段江言無奈,只好把它遞給秦朔川,然後小聲道:「噓!可別讓我的考核期准男友知道您居然喝我飲料,他會吃醋的!他會背後罵您『狗都嫌』的!」
秦朔川於是清了清嗓子,聲線溫柔道:「晚了,我已經知道了。果然那個狗都嫌沒存好心思,江江離他遠點,以後和我約會吧。」
段江言於是又哈哈大笑。
戀愛腦是這樣的,看什麼都心情好,路過一隻狗都想和它打個招呼。
兩人膩歪了許久,段江言開始吃糖,隨手塞了一個在秦朔川嘴裡,被他輕輕一口咬住手指。
「秦董您看,我男友就這樣,一吃醋就咬人,他肯定是屬狗的吧。上次也這樣咬我!」
秦朔川道:「草莓味的,很甜。」
糖是草莓味的,但一語雙關,段江言有點不好意思的哼了一聲。
片刻後,他又忍不住有點擔心:「你爺爺叫你回去幹什麼,是不是小白花……是不是秦錦又質疑你身份了,怎麼辦?」
秦朔川道:「是,但是沒事,我會處理好。」
段江言對他的能力並不擔心。他撐著腮幫子看著窗外,忽然問:「秦朔川,如果可以選擇的話,你會想過這樣的人生嗎?」
秦朔川淡淡道:「不會。」
段江言本以為他這樣錦衣玉食的大少爺,含著金湯匙出生的資本家,錢在大部分時候都是萬能的。

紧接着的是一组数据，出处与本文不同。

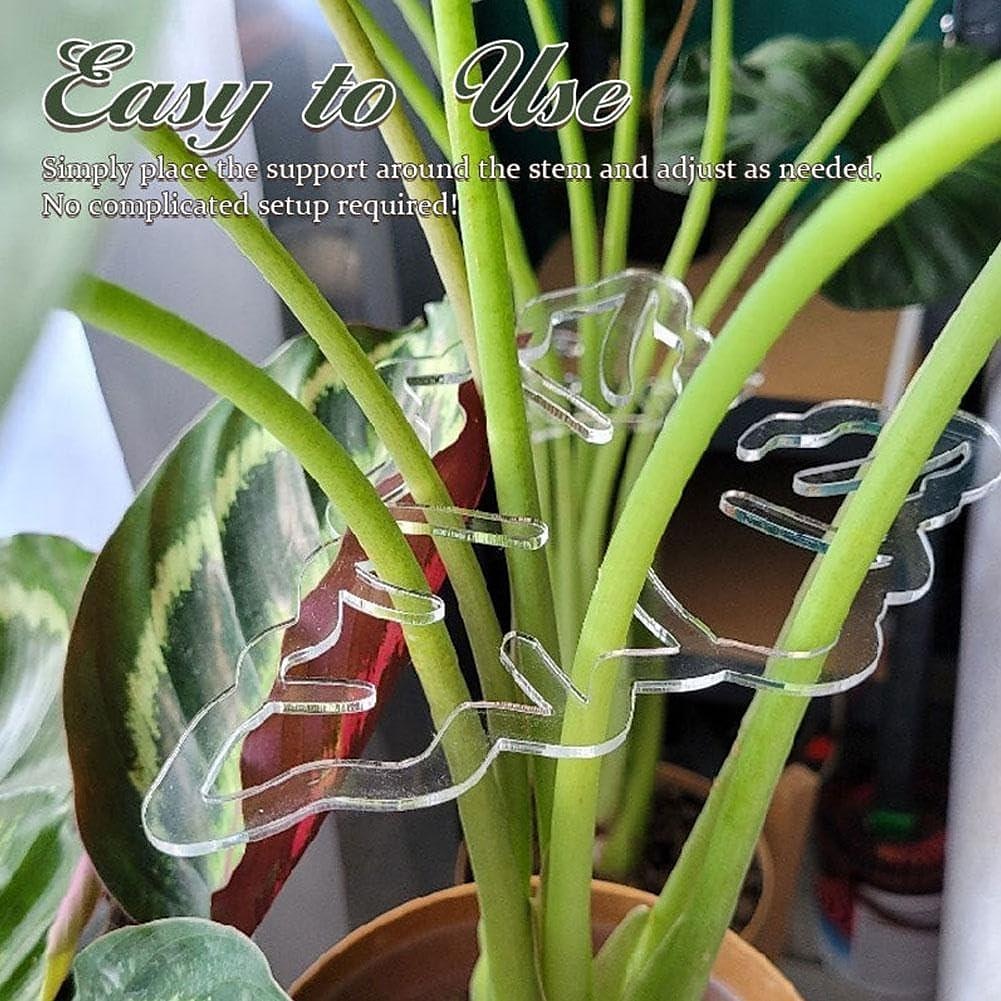 2025年 2個/セット タートルシェル竹クランプセット、植物茎プラスチックサポート、タートルシェル竹クランプ再利用可能な植物保持サポート、花茎ホルダー  コレクション – $20.99 –P1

又有父母家人兄弟姐妹,應該是很幸福也沒有得不到的東西的。
但實際上的命運顯然滿目瘡痍,並不像看上去那麼好。
秦朔川的確想過很多次,如果他的母親還在世,如果她不是聽信蠱惑、為報答她姐姐的恩情而把孩子當工具生下來。
如果他也能有個普通完整的家庭,有普通的父親母親,每天下了班和和睦睦的在煙火人間,吃晚飯聊天看電視,講講一天遇到的趣事。
秦朔川想了想,又補充道:「不過現在也很好。」
因為現在有江小狗。
段江言贊同的「嗯」了一聲,以為他在說現在拿下秦氏集團了很好:「有錢花當然好啦!而且看那小白花一家氣的跳腳也拿不到錢就更好了。」